Under the settlement with the Boston archdiocese, Harris will have two hours in which to impress upon a professional mediator how seriously he was damaged by abuse. The arbitrator will weigh his story along with others who signed the agreement and then award each of them between $80,000 and $300,000.

Harris hates the whole idea. "I signed because I had to, because it was the best thing to do for my own mental health," he says. "But it feels like signing a deal with the Devil." He's afraid the agreement hasn't hurt the Church enough to force it to protect other kids.

Harris was 21 when a college professor sent him to a priest for counseling. He had just come out as gay and was struggling with the church's condemnation. He hoped the priest would tell him he still belonged. Instead, he says, the priest told him to lie down on the rug.

Over the years, Harris says, he sought to drown the memory in alcohol. Since a major breakdown in 1995 cost him his job, he has been hospitalized for depression several times.

Still, when the clergy abuse scandal broke nearly two years ago, he didn't think it had anything to do with him. One night he saw a victim on the news talking about being abused. The next morning Harris opened the Boston Globe to a photo of the man he identifies as his abuser. The following Saturday, he went to his first protest at Boston's Cathedral of the Holy Cross.

A woman met him on the steps. "Are you a victim too?" he recalls her asking. "Who was your perpetrator?" He didn't know what the word meant.

Hundreds of protests later, Harris knows full well.

The settlement, he says, should make him and other "alleged victims" into acknowledged survivors.

Still, for all its elaborate language, the document does not contain an explicit admission of fault by the church.

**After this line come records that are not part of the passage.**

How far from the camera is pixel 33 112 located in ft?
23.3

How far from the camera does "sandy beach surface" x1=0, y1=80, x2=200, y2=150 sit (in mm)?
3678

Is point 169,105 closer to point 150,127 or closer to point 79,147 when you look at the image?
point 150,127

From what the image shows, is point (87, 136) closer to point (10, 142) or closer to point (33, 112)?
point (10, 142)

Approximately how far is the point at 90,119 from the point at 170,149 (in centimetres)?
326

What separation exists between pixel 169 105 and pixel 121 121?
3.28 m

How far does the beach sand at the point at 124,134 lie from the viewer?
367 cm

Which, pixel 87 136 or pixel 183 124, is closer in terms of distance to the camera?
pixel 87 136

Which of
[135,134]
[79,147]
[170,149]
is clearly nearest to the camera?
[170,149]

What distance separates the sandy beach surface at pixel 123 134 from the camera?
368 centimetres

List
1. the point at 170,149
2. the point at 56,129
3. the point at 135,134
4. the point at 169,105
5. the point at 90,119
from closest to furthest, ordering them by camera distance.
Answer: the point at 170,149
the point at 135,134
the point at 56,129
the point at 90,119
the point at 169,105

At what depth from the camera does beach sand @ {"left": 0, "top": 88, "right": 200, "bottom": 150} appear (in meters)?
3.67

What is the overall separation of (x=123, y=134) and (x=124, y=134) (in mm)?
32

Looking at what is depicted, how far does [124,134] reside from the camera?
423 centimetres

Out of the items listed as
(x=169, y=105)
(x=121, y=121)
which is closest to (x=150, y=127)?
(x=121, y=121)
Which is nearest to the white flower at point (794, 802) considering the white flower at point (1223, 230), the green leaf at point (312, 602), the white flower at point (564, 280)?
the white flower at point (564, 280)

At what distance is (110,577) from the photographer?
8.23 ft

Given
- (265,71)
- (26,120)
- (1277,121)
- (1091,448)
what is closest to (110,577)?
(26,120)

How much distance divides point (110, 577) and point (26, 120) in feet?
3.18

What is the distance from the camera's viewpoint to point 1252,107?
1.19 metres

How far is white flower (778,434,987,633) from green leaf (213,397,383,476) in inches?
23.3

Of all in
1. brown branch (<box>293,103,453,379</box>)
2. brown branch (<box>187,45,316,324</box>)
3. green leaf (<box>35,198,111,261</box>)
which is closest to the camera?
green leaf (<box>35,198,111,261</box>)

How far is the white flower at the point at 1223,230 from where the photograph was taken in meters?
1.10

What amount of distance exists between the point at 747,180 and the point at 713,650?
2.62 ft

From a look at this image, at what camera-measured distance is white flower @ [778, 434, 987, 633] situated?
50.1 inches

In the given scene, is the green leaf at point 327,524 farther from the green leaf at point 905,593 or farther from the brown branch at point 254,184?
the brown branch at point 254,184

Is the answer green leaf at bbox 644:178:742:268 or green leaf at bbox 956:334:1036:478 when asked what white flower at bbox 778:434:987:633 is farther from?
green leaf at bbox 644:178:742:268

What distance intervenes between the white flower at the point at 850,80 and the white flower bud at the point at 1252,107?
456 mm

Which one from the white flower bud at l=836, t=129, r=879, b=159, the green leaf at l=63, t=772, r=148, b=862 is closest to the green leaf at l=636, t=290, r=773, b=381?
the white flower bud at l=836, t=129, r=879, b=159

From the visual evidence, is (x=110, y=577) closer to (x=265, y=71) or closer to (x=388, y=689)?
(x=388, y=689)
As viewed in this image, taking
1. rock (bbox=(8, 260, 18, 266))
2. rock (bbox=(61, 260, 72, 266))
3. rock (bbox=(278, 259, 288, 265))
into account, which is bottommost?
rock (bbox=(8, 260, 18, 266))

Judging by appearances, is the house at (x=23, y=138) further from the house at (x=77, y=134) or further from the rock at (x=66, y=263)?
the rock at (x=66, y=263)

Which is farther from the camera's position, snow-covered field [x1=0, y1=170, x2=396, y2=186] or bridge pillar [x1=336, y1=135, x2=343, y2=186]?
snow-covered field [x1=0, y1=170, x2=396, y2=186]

Some legal experts say the settlement itself constitutes such an admission.

Victims' struggles with the agreement don't end with its wording. Psychologists argue that assigning a dollar amount to this type of pain can be dangerous, because of the way sexual abuse can uniquely undermine a person's self-worth. Fragile victims, they say, will be tempted to look at their checks and say, "This is all I'm worth?"